Below are records that contain pictures; transcribe the text exactly and omit the pictures.

**Extracted records:**
::::::::::
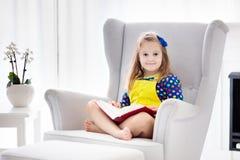 Libro di lettura del bambino I bambini hanno letto i libri Fotografia Stock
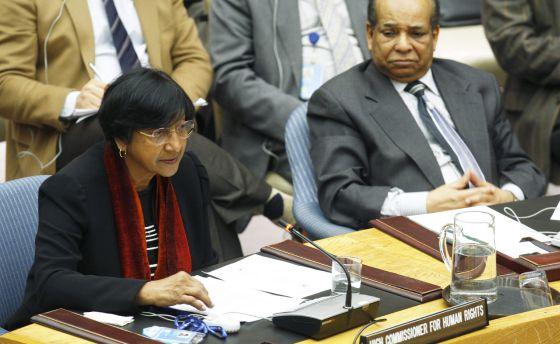 La Alta comisionada para los Derechos Humanos de la ONU, Navi Pillay, y el representante libio, Abdurrahman Mohamed Shalgham, el miércoles en Nueva York.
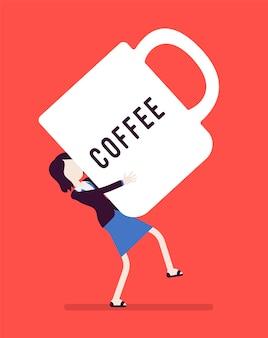 Frau, die eine riesige kaffeetasse trägt.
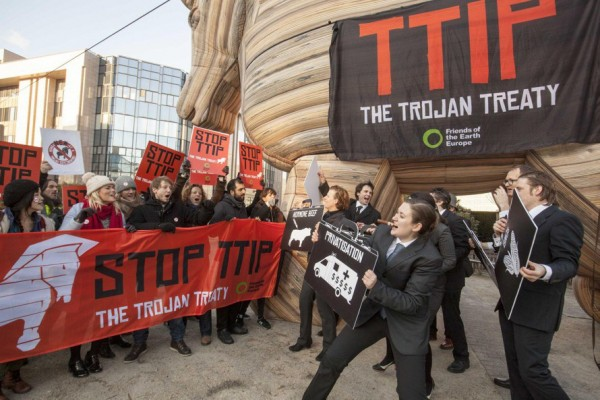 Цяла Европа въстана срещу Транс-атлантическото споразумение за заробване на ЕС - TTIP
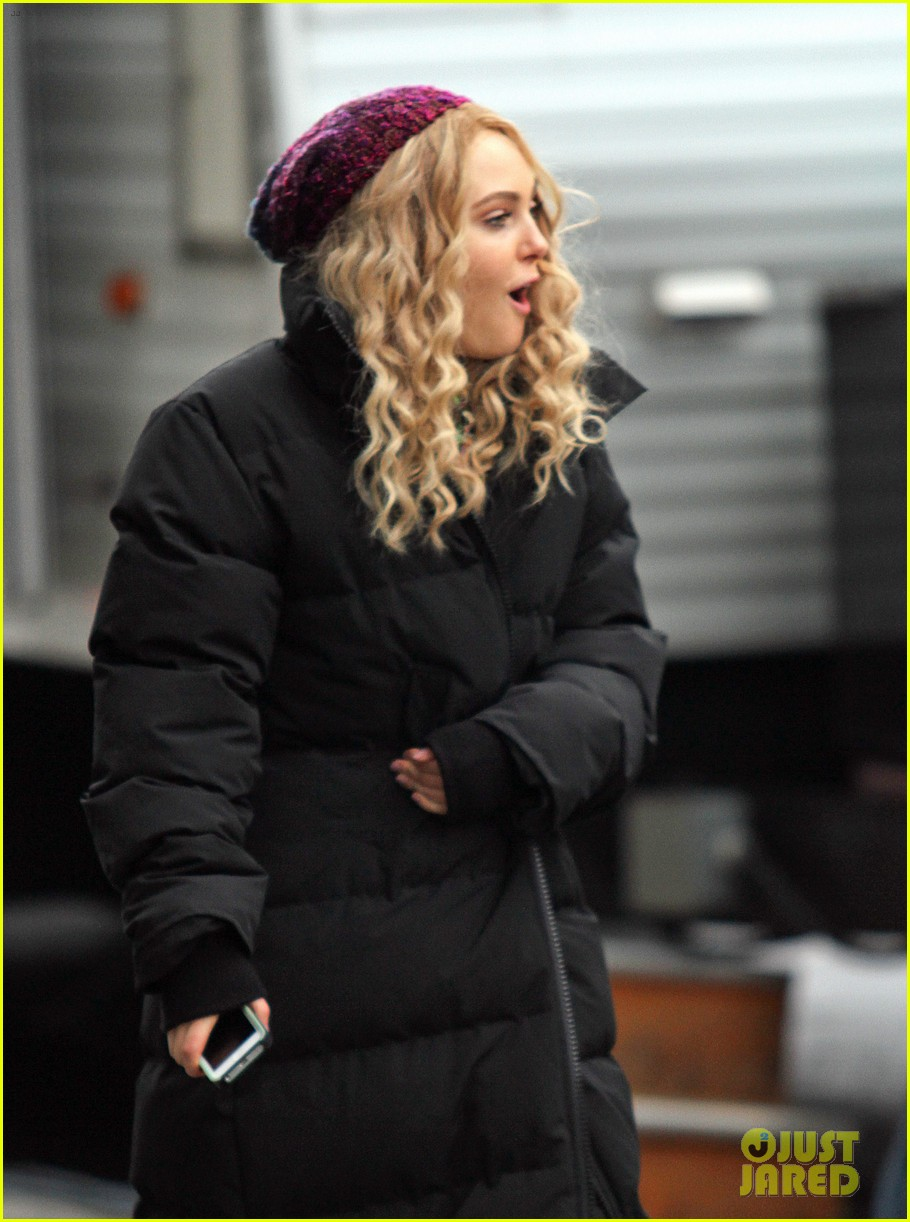 annasophia robb the carrie diaries set 13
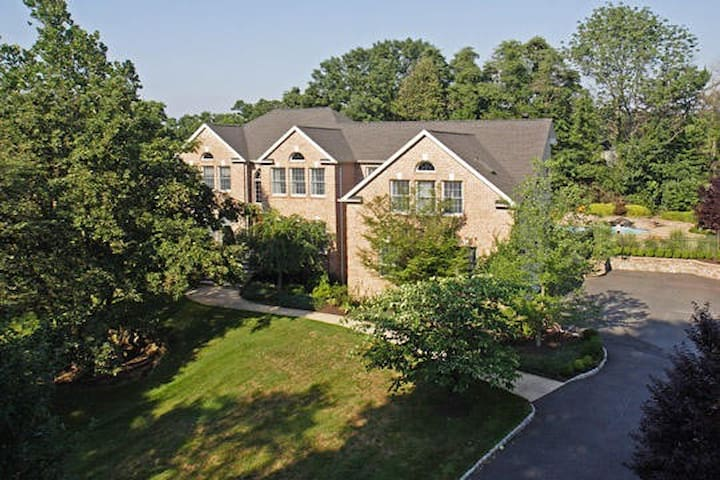 Spacious Mansion Available Near Morristown - Denville - Huis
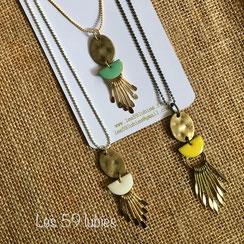 Sautoirs pour femme longueur 45 à 50 cm composées de breloques et pompons faits mains colorés, de nacre superposés, de perles de bois, de perles de gemme sur chaîne à billes dorée à l'or fin 24 k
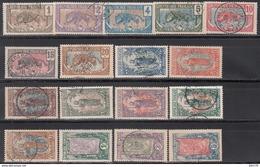 Moyen Congo. 1907-17 Yvert Nº 48 / 64 - Congo Francés (1891-1960)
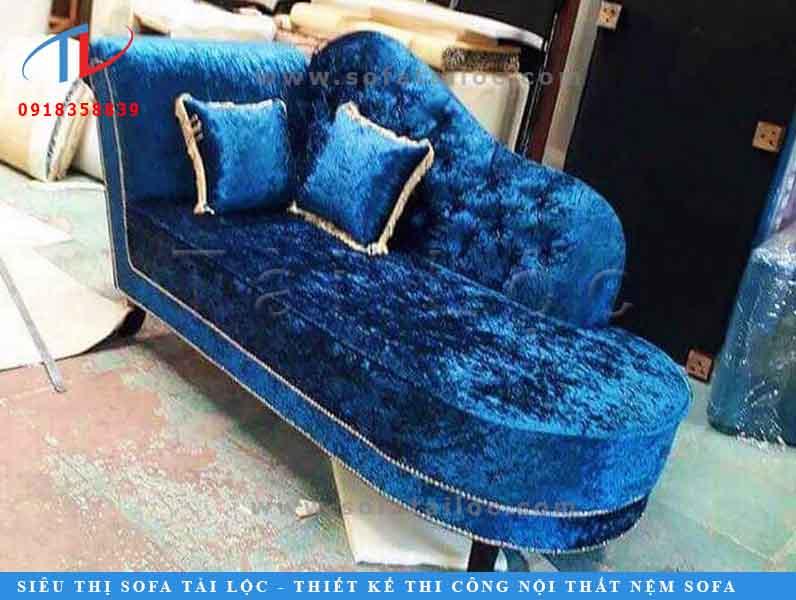 mau-sofa-vang-co-dien-1506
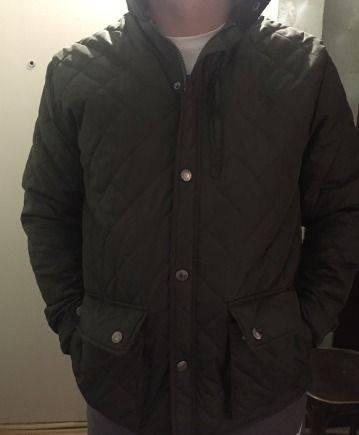 Куртка стёганная, футболка трэшер цена
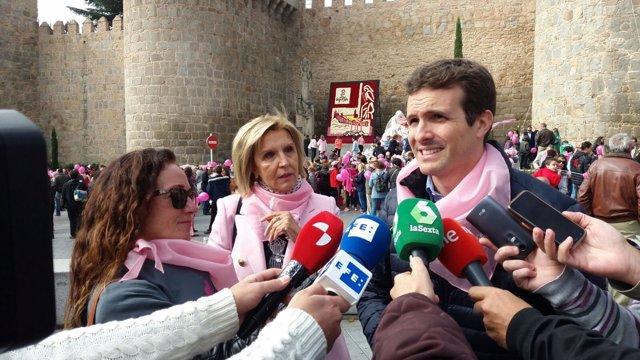 Casado atiende a los medios en Ávila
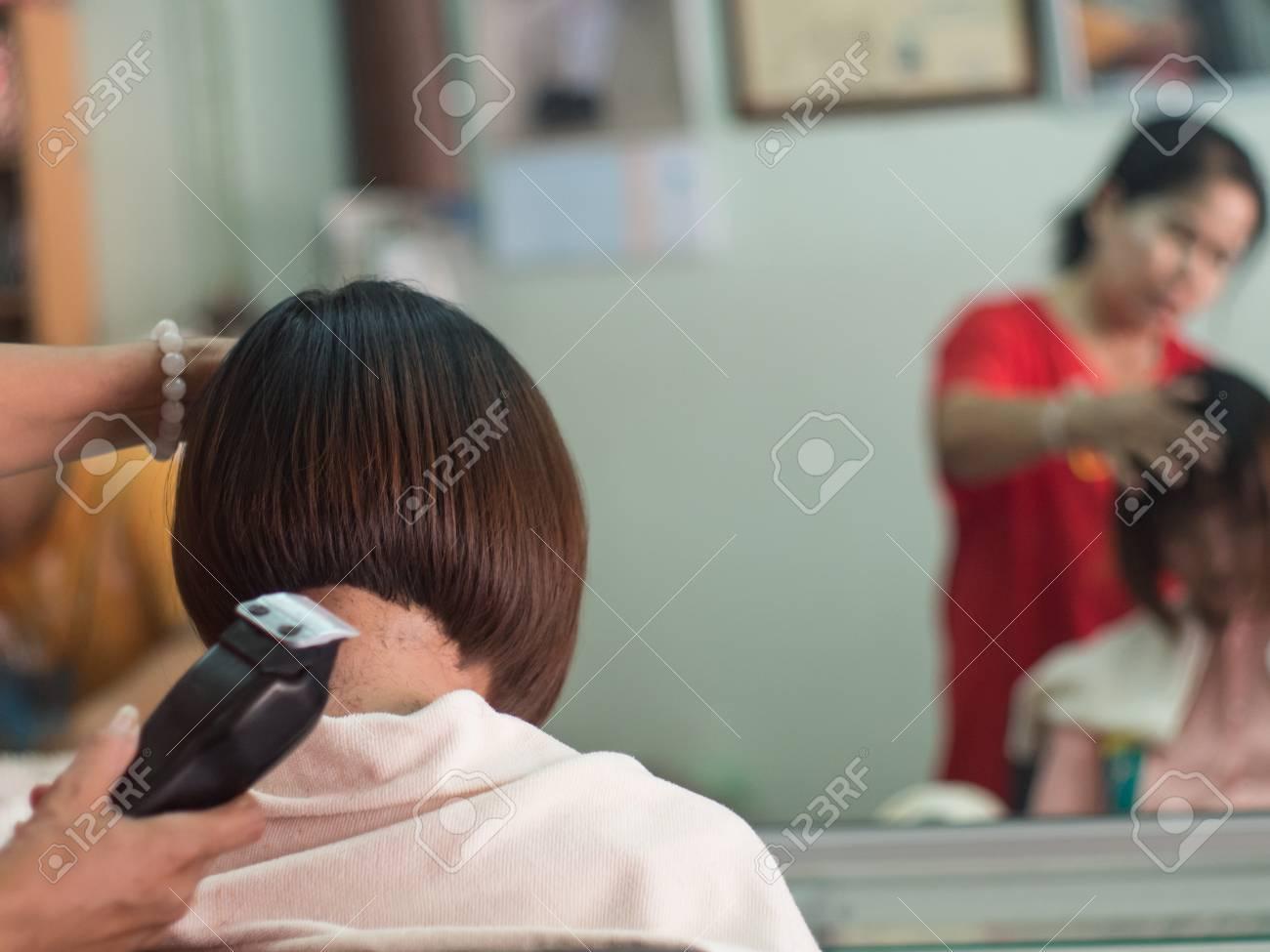 Coiffeur Coupe Les Cheveux Courts Jeune Femme Asiatique Au Salon De Beaute Banque D Images Et Photos Libres De Droits Image 61007090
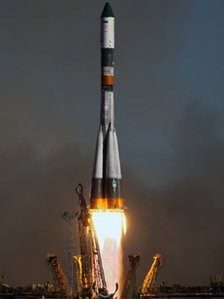 Soyuz rocket blasts off from Kazakhstan in late 2011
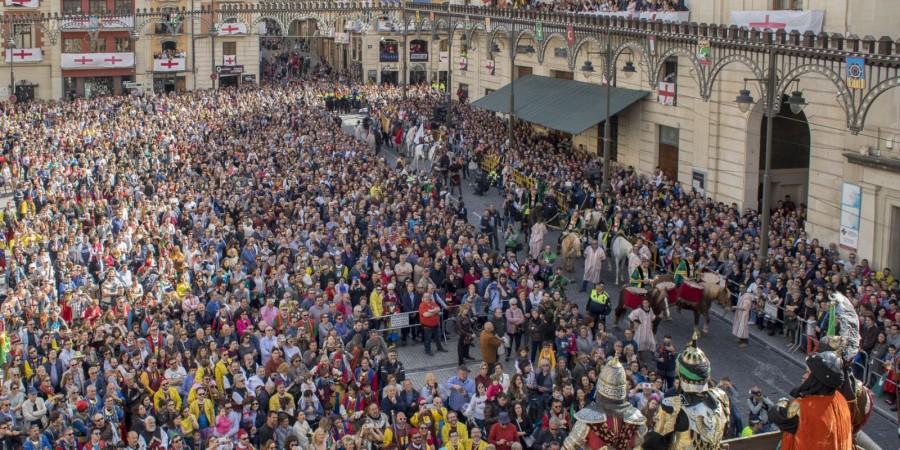 La Generalitat inicia la declaración de Bien Interés Cultural de la Fiesta de Alcoy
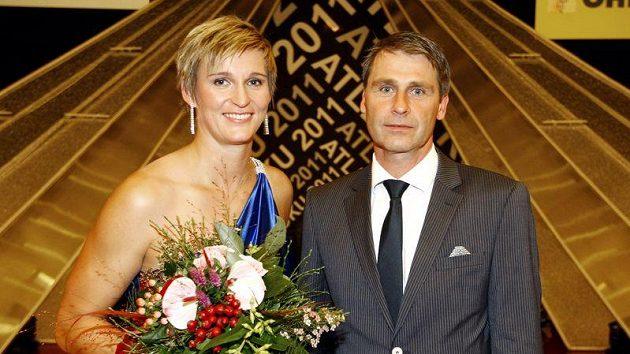 Oštěpařka Barbora Špotáková a její trenér Jan Železný.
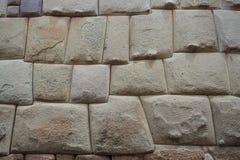 Detalj av en Incavägg i den Cuzco staden, Peru royaltyfri foto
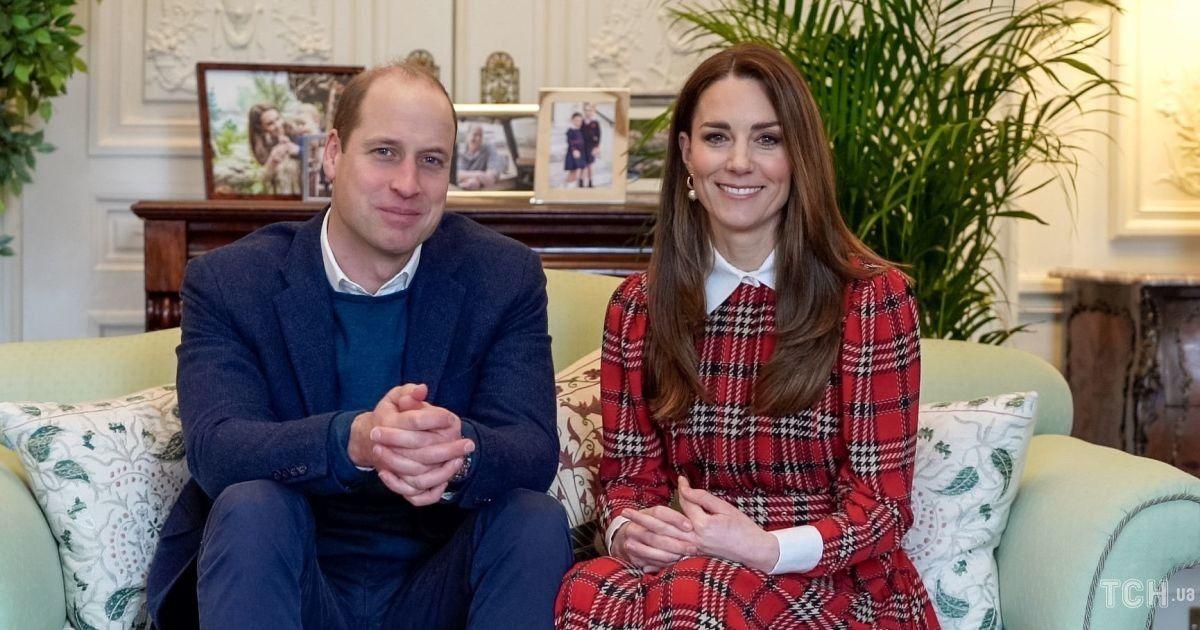 У червоній сукні в клітинку: герцогиня Кембриджська продемонструвала новий красивий лук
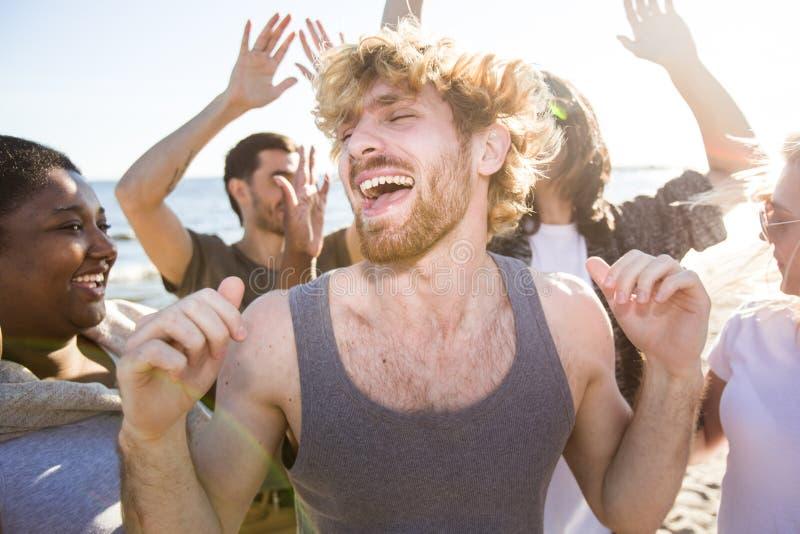 Baile del hombre joven en partido imagen de archivo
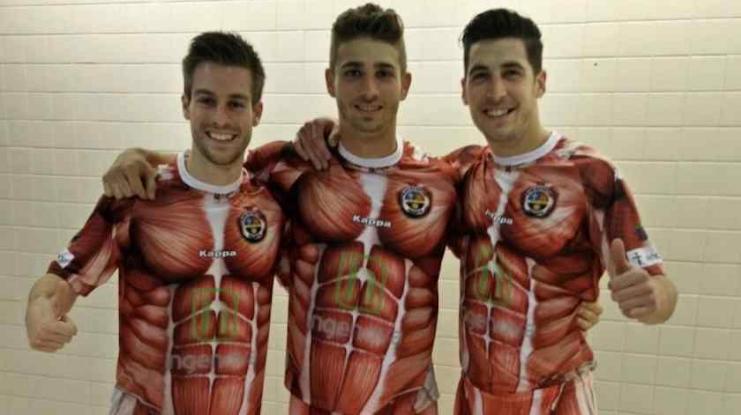 ¡Vaya modelito!, el Palencia de España presenta uniforme de 'sin piel' (video)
::::::::::
**Written response:**
 Libro di lettura del bambino I bambini hanno letto i libri Fotografia Stock
 La Alta comisionada para los Derechos Humanos de la ONU, Navi Pillay, y el representante libio, Abdurrahman Mohamed Shalgham, el miércoles en Nueva York.
 Frau, die eine riesige kaffeetasse trägt.
 Цяла Европа въстана срещу Транс-атлантическото споразумение за заробване на ЕС - TTIP
 annasophia robb the carrie diaries set 13
 Spacious Mansion Available Near Morristown - Denville - Huis
 Sautoirs pour femme longueur 45 à 50 cm composées de breloques et pompons faits mains colorés, de nacre superposés, de perles de bois, de perles de gemme sur chaîne à billes dorée à l'or fin 24 k
 Moyen Congo. 1907-17 Yvert Nº 48 / 64 - Congo Francés (1891-1960)
 mau-sofa-vang-co-dien-1506
 Куртка стёганная, футболка трэшер цена
 Casado atiende a los medios en Ávila
 Coiffeur Coupe Les Cheveux Courts Jeune Femme Asiatique Au Salon De Beaute Banque D Images Et Photos Libres De Droits Image 61007090
 Soyuz rocket blasts off from Kazakhstan in late 2011
 La Generalitat inicia la declaración de Bien Interés Cultural de la Fiesta de Alcoy
 Oštěpařka Barbora Špotáková a její trenér Jan Železný.
 Detalj av en Incavägg i den Cuzco staden, Peru royaltyfri foto
 У червоній сукні в клітинку: герцогиня Кембриджська продемонструвала новий красивий лук
 Baile del hombre joven en partido imagen de archivo
 ¡Vaya modelito!, el Palencia de España presenta uniforme de 'sin piel' (video)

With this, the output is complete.